In our adult forum class we had the privilege of having someone who teaches a class on “the inklings” (CS Lewis, J.R.R. Tolkein, Charles Williams, Owen Barfield) give us a brief introduction of C.S. Lewis. We read excerpts of his sermon “Weight of Glory.” To end the class she asked us to underline a sentence or phrase that spoke to us and without commentary or discussion we went around the room and read our sentence. Out of 18 people, 6 of us chose, “There are no ordinary people.” What a gift that is in thinking of ourselves. And how convicting it is when we think of it applying to others, even those we find irritating and even infuriating. There are no ordinary people. Lewis goes on to say, “You have never talked to a mere mortal.”

His words require reflection and concentration. Yet the simple sentence , there are no ordinary people spoke right to the heart of many of us. Nadia Boltz-Weber said, “my experience of God wanting to be known is much more in the person who is annoying me at the moment rather than in the sunset.” The raw messy encounters can lead us to God.

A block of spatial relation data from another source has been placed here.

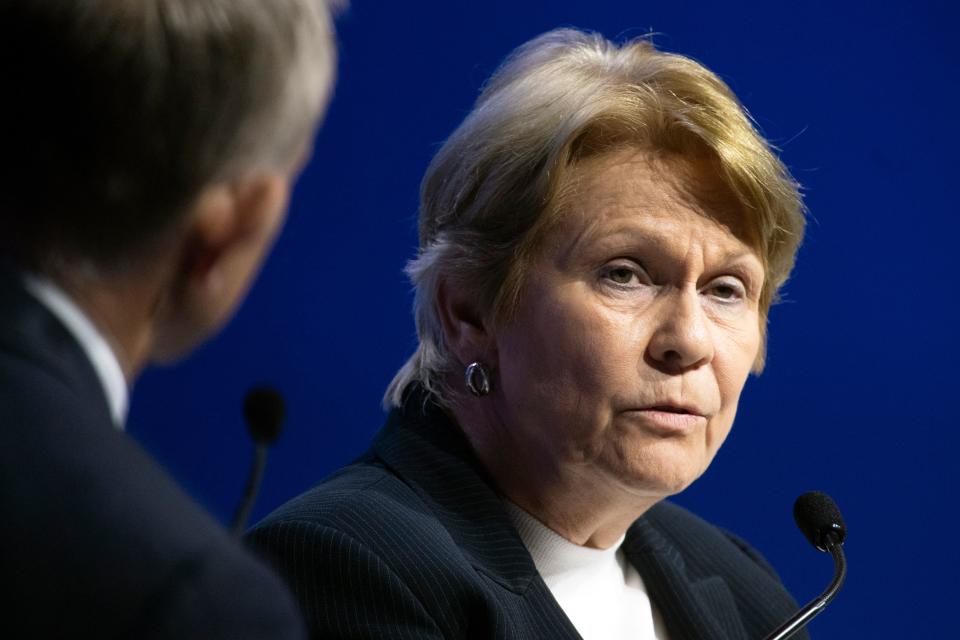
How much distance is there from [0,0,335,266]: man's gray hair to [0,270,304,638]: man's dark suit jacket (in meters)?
0.06

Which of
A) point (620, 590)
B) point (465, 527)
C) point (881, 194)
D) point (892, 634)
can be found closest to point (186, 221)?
point (465, 527)

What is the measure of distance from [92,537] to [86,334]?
0.13m

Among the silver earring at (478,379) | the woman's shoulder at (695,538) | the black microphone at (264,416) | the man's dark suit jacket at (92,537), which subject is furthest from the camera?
the woman's shoulder at (695,538)

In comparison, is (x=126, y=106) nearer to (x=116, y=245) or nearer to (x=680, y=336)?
(x=116, y=245)

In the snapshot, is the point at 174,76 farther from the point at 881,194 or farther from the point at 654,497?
the point at 881,194

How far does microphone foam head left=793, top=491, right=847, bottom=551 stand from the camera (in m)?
1.61

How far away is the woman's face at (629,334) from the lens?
1.50m

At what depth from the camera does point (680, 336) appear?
151 centimetres

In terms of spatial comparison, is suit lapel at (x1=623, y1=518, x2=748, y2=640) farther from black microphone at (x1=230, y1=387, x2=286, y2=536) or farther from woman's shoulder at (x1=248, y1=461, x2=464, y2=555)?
black microphone at (x1=230, y1=387, x2=286, y2=536)

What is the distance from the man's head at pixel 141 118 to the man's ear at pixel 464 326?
2.79 feet

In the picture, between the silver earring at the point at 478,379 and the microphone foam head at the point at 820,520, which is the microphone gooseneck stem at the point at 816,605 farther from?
the silver earring at the point at 478,379

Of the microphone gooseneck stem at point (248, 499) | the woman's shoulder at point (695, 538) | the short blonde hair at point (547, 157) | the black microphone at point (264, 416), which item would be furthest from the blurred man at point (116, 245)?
the woman's shoulder at point (695, 538)

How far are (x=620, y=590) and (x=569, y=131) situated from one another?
0.59m

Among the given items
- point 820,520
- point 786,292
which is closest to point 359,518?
point 820,520
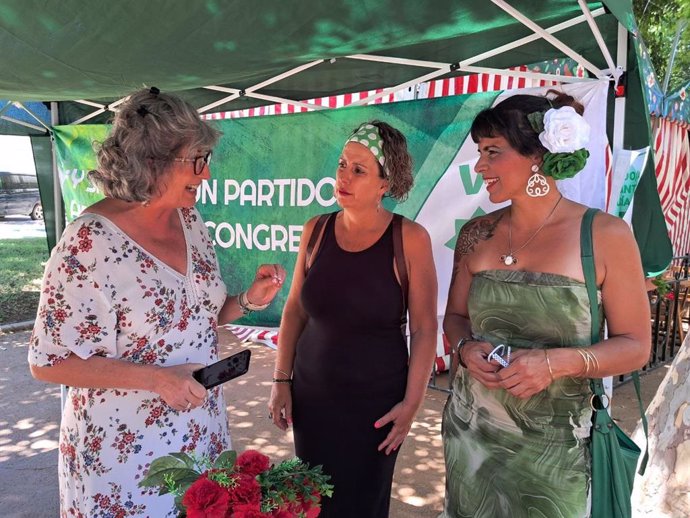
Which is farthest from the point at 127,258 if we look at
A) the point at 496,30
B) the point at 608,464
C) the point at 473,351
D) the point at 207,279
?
the point at 496,30

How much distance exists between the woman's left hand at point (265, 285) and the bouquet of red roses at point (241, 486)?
0.88 m

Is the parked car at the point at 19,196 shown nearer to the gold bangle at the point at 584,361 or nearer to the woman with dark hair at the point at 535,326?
the woman with dark hair at the point at 535,326

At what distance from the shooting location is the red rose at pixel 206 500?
0.94 meters

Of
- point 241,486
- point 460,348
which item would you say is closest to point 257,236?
point 460,348

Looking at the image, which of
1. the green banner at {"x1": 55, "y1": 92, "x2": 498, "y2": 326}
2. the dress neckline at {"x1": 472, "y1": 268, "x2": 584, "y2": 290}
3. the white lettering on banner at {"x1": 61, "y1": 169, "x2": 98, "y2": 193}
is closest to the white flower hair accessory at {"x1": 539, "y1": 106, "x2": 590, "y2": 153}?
the dress neckline at {"x1": 472, "y1": 268, "x2": 584, "y2": 290}

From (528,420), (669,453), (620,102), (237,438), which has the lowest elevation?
(237,438)

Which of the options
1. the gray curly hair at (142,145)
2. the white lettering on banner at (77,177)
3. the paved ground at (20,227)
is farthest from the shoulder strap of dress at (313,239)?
the paved ground at (20,227)

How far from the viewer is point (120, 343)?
1.63 m

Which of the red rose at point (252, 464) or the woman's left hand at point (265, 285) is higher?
the woman's left hand at point (265, 285)

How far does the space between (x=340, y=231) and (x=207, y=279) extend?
629 mm

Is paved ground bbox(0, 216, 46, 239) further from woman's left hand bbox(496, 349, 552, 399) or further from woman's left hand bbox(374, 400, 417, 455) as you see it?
woman's left hand bbox(496, 349, 552, 399)

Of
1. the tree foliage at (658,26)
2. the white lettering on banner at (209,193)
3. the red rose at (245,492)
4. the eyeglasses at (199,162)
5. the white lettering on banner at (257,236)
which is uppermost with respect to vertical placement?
the tree foliage at (658,26)

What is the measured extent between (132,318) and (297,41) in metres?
1.78

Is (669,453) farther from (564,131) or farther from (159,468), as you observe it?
(159,468)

My denomination is in disarray. Many are leaving or disaffiliating. Churches are doing what they call a discernment process. Then they vote and if 2/3 vote to exit, that is what they will do. As I converse with those who are against welcoming LGBTQIA folks, if I could just remember, “there are no ordinary people.” Perhaps I will see them as someone in whom I disagree, and someone who is loved by God. If only they could see the LGBTQIA people as no mere mortal, but those who have the divinity of God within them because ALL are created in the image of God. Maybe someday. In the meantime, I will cling to the reminder that God is trying to connect to me through this anything but ordinary person. Pray for our denomination. God’s love shines through even in spite of our divisions.

Someone responded when asked,

“Why did God harden Pharoah’s heart in the Bible?”
“The only way for a hard heart to change is to let it harden until it breaks.”

Hear the words of Leonard Cohen in his song called: “Anthem”

“Ring the bells that still can ring
Forget your perfect offering
There is a crack, a crack in everything
That’s how the light gets in”

We long to offer God our flawless gifts. Let us instead offer God our brokenness, admitting where we have failed, those cracks allow the light to shine.